On this day 27th December 1942.The Germans form the Smolensk Committee to persuade Soviet POWs to fight for the Axis powers.

On this day 27th December 1942.The Germans form the Smolensk Committee to persuade Soviet POWs to fight for the Axis powers.




From the beginning of the war, the German officer corps, most of whom who did not share Hitler’s racist theories, had plans to recruit Russian soldiers to its cause, and the recruiters were amazed at how easy it was, even after Hitler declared that since Stalin did not recognize the Geneva Convention, Russian soldiers would not be granted POW status.

According to Hitler and other top Nazis, they were subhuman anyway. Of the 5,754,000 Russians taken prisoner after 1941, only 1,150,000 survived until 1945.

Given the brutality of the Germans, it seems incomprehensible that so many were still ready to don German uniforms, pick up German rifles, and go forth to do battle against Stalin.

To call them traitors strains the credibility of even the most prominent statesman. Indeed, they loved their country. It was their government they hated.
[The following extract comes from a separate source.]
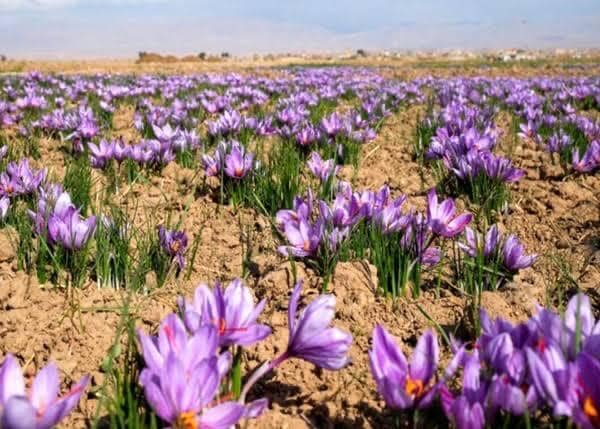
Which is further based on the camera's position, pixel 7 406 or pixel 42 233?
pixel 42 233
Just 60 days after the beginning of Operation Barbarossa, the first major defection of Russian soldiers to the German side occurred.
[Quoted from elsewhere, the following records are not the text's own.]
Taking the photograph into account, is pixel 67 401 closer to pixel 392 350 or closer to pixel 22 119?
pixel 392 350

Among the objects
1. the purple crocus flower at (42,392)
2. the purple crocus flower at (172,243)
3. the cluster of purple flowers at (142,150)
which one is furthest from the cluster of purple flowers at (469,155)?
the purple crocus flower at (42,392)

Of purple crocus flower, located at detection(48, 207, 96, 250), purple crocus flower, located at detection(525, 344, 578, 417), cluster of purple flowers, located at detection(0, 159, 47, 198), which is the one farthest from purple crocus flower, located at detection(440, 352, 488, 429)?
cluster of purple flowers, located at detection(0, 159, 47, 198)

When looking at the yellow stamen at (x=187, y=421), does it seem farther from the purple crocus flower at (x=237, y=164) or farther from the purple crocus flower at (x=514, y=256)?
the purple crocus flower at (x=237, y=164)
A Cossack unit, the 436th Infantry commanded by Major Ivan Nikitich Kononov, surrendered. Kononov laid bare his intentions to join the fight against Stalin. He told his troops how much he hated Stalin and then gave them a choice.
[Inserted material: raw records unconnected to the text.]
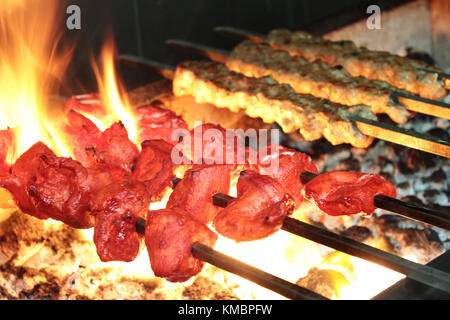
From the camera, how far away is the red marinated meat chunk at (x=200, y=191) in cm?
283

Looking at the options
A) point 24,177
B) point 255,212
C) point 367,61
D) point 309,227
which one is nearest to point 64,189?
point 24,177

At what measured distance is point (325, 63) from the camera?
4441 mm

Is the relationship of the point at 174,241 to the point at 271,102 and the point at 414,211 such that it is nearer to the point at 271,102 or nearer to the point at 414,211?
the point at 414,211

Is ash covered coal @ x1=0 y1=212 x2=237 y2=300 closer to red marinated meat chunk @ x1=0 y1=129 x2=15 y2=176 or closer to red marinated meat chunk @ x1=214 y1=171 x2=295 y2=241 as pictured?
red marinated meat chunk @ x1=0 y1=129 x2=15 y2=176

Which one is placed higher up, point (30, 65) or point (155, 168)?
point (30, 65)

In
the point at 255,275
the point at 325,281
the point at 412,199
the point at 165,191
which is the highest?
the point at 165,191

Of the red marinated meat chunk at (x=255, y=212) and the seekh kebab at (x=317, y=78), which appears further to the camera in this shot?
the seekh kebab at (x=317, y=78)

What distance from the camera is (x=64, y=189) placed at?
3.06 m

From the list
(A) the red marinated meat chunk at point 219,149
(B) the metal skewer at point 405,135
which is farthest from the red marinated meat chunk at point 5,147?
(B) the metal skewer at point 405,135

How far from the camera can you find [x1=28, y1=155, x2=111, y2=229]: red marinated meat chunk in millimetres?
3029

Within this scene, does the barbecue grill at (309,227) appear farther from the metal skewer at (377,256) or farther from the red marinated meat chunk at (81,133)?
the red marinated meat chunk at (81,133)

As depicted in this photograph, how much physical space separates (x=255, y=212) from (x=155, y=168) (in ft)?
2.41
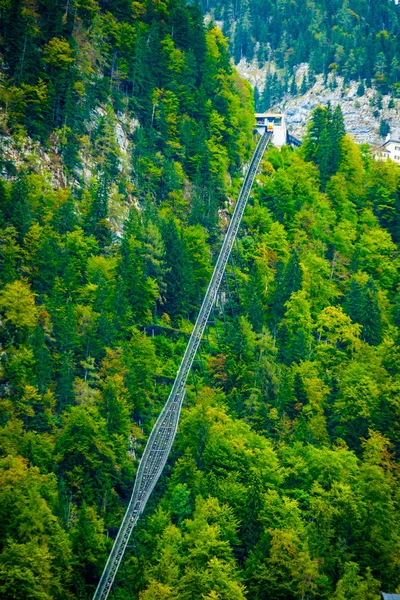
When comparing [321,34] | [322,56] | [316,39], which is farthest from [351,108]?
[321,34]

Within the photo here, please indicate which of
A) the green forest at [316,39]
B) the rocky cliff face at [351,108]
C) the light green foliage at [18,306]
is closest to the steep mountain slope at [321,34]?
the green forest at [316,39]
“Those who wish to go with me take up their position on the right, and those who wish to stay take up position on the left. I promise no harm will come to those who wish to stay.” The entire regiment moved to the right.

Kononov’s disenchantment with Stalin had begun during the 1939 war with Finland, when so many Russian soldiers had died unnecessarily.

He had been waiting two years for his chance to desert. In his naiveté concerning the Germans, he did not realize he had left one evil to join another.

German General Max von Schenckendorff knew of Hitler’s plans to destroy Russia as a nation, but how could he turn down another hard-fighting regiment? Kononov and his men were ecstatic that they were now the 102nd Cossack Regiment of the German Army.

They would prove their mettle in battle as they cleared the steppes of the Red Army and communist partisans.

While Kononov saw siding with the Germans as a chance to create a different homeland, German generals knew better.

However, they were on the front lines and losing thousands of men daily. They welcomed help, no matter where it came from.

In their defense, even though they knew of Hitler’s plans for Russia they may have held out hope that even the bigoted Nazi leader would come around when he saw the fighting quality of these subhumans.

There was no real chance of this happening. Hitler would never give up his insane racist beliefs.

But what the Germans were looking for was a Russian de Gaulle, a leader capable of molding one million Russians into an anti-Stalin army.

They found him. It is too bad the Germans did not measure up to the man they picked.

His name was General Andrei Andreievich Vlasov. He towered over other military men in both stature and intellect.

He came from humble beginnings but had great integrity and was one of the ablest generals in the Red Army. To this day there is a statue of him in a White Russian community in New York State.

Vlasov had been a strong believer in the Bolshevik cause and had helped defeat the White Army, though he did not join the Communist Party until 1930.

Like so many, he became disenchanted with Stalin and his henchmen, realizing the Soviet Union had become a paradise for only a few and a living hell for everyone else.

The reckoning:

By the end of the war, over two million Russians who had been living in the occupied countries of Europe, some voluntarily, some not, were forcibly repatriated to the Soviet Union.

Many met death by execution immediately, while others were literally worked to death in the hundreds of gulags that dotted the largest slave society in history.

Whether these individuals were civilian or soldier, Soviet Premier Josef Stalin reasoned that anyone who had been living outside the borders of the Soviet Union was to be considered contaminated by anti-Soviet ideology and therefore could not be trusted.